Cet appel et cette vie nouvelle prend sa source dans l’expérience de la découverte, du dévoilement, de la révélation de Jésus-Christ. Simon nomme Jésus Seigneur. Face au divin, il dit : « Seigneur, éloigne-toi de moi : je suis un homme pécheur. » Il réagit comme le prophète Ésaïe : « Je suis perdu, car je suis un homme aux lèvres impures, j’habite au milieu d’un peuple aux lèvres impures et mes yeux ont vu le roi, le SEIGNEUR de l’univers. » C’est ce vertige devant l’absolu, un abîme d’une profondeur encore plus grande que celle du lac, qui provoque cette crainte de Dieu, cette vénération, cette conscience soudaine que je ne serai jamais pur devant la parfaite sainteté de Dieu, du Dieu trois fois saint, le Seigneur de l’univers.

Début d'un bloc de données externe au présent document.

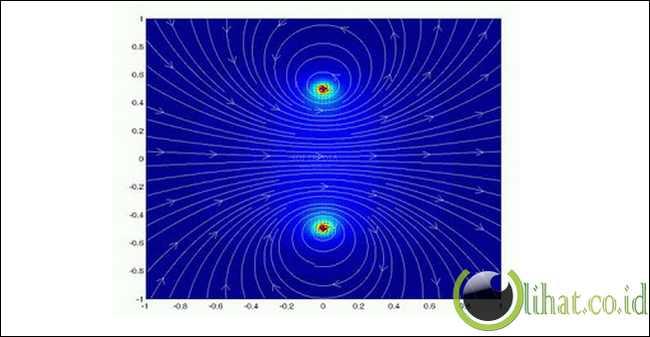 Medan Magnet Bumi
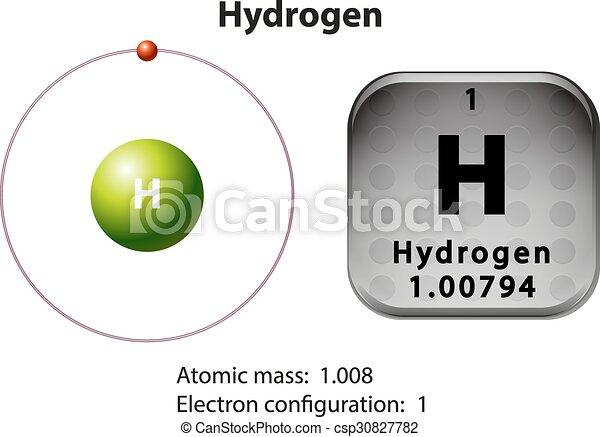Symbol And Electron Diagram For Hydrogen Illustration
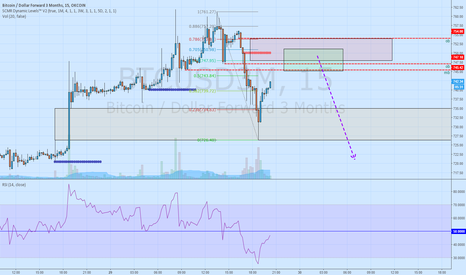 BTCUSD3M: prepare to short
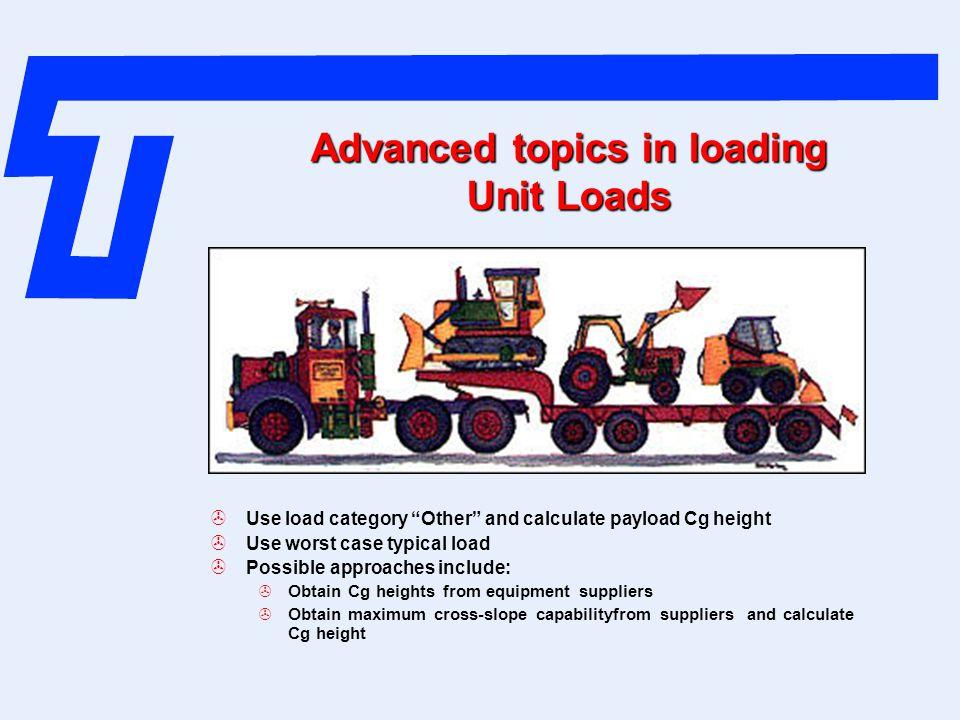 Advanced topics in loading Unit Loads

Sa gloire remplit toute la terre !

 

Mais voilà que le séraphin purifie la bouche, les lèvres qui annonceront désormais la parole de Dieu : « Ta faute est écartée, ton péché est effacé. »

 

Ésaïe est envoyé, il reçoit sa vocation de prophète dans cette expérience mystique, dans cette intuition de la gloire de Dieu. Et il dit : « Envoie-moi ! » C’est lui qui demande à être envoyé. Quand Dieu nous envoie, il ne le fait pas comme un ordre qui nous violerait, qui nous arracherait à ce que nous sommes, qui forcerait notre liberté. Non, il nous envoie d’une parole qui répond à notre désir profond, qui nous révèle à nous-mêmes. Et être envoyé par Dieu, ce n’est pas forcément être un apôtre missionnaire dans toute la Méditerranée, c’est simplement, là où nous sommes et tels que nous sommes, réaliser que le Christ est vraiment pour nous la voie de la vie. Oui, il donne en abondance et nous comble avec une étonnante facilité, au lieu même où nous avions épuisé toutes nos forces dans la nuit spirituelle.

 

***

Seigneur, je veux t’écouter et boire tes paroles. Je veux avancer en profondeur. Je veux que tu changes mes désespoirs en espérance. Je veux quitter le superflu, pour être libre et être avec toi. Je veux que tu m’orientes toujours plus au-delà des rivages de la terre, vers toi et vers les êtres humains assemblés pour la vie.

 

Amen.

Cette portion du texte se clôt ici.